A sample is a value at a point in time. It is a number from 0 to whatever the maximum bit size which for 16 bits is 65,535. As previously explained, 16 bits covers a dynamic range of 96dB. If the sample is within 0dB and 96dB then this number is going to be between 0 and 65,535 (64K) with 64K being the loudest possible sound.

What happens if you increase this to 24 bits, for 144dB at the top? This number is going to be between 0 and 16,777,215, right?

Here's why that video is nonsense: 65,535 is the same value whether it's represented with 16 bits or with 24 bits. If the dynamic range of the input is within that 96dB "window", which it usually will be because human hearing, then you will get the EXACT SAME SAMPLES whether you use 16 bits or 24 bits.
The use of 24 bits doesn't mean you're just encoding louder sounds - it can be used to capture the same sounds at higher resolution, leading to lower levels of quantisation noise.

Let's say you're encoding a signal which has a maximum amplitude of 1V peak-to-peak (in the range of -0.5V to 0.5V). CD 16-bit audio gives a range of values from -32768 to 32767 (8000 to 7FFF in hex). If we're talking about signals which are balanced around zero, which we usually are for audio, we'll ignore the extra negative value at -32768 and represent -0.5V with -32767 (8001 hex) and 0.5V with 32767 (7FFF hex). So we have 65535 possible sample values, and are splitting the 1V peak to peak into 65534 steps.

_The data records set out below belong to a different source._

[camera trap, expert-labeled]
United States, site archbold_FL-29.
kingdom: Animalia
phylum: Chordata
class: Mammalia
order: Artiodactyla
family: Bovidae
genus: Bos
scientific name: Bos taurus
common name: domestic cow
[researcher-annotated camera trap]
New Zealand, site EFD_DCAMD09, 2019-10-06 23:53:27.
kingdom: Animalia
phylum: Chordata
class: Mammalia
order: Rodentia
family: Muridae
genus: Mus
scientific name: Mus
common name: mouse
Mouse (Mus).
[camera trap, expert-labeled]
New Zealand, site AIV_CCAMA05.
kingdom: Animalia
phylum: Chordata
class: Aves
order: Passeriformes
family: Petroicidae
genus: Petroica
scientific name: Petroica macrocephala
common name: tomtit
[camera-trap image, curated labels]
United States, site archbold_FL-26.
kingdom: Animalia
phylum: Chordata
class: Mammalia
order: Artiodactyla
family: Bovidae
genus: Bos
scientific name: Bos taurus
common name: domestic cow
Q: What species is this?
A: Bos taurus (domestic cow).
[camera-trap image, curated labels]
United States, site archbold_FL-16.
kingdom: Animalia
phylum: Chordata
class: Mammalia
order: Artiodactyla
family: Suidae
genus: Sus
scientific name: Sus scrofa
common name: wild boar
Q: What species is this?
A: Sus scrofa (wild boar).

This means that the maximum error (quantisation noise) on each sample will be +/-(1/(2*65534))V, or about +/-7.6uV (ignoring dithering)

With 24-bit audio in this scenario, we'd encode -0.5V as 800001 hex and 0.5V as 7FFFFF, dividing the 1V into 16777214 steps and leading to an error range of +/- 0.03uV - a quantisation noise floor 256 times better in terms of voltage (65536 times better in terms of power as power goes with the square of voltage).

So, the question isn'i whether or not 24 bits can encode audio more accurately, with much better SNR and much better dynamic range (it definitely can), it's whether or not this improvement is actually detectable when using real-world amplifiers and speakers etc., and when listened to by human ears. I've yet to see any convincing tests which indicate that people can tell the difference, so 24-bit seems pointless as a distribution format.

It does still make sense to do manipulation and mixing at 24-bit, however, to stop the errors at each stage accumulating.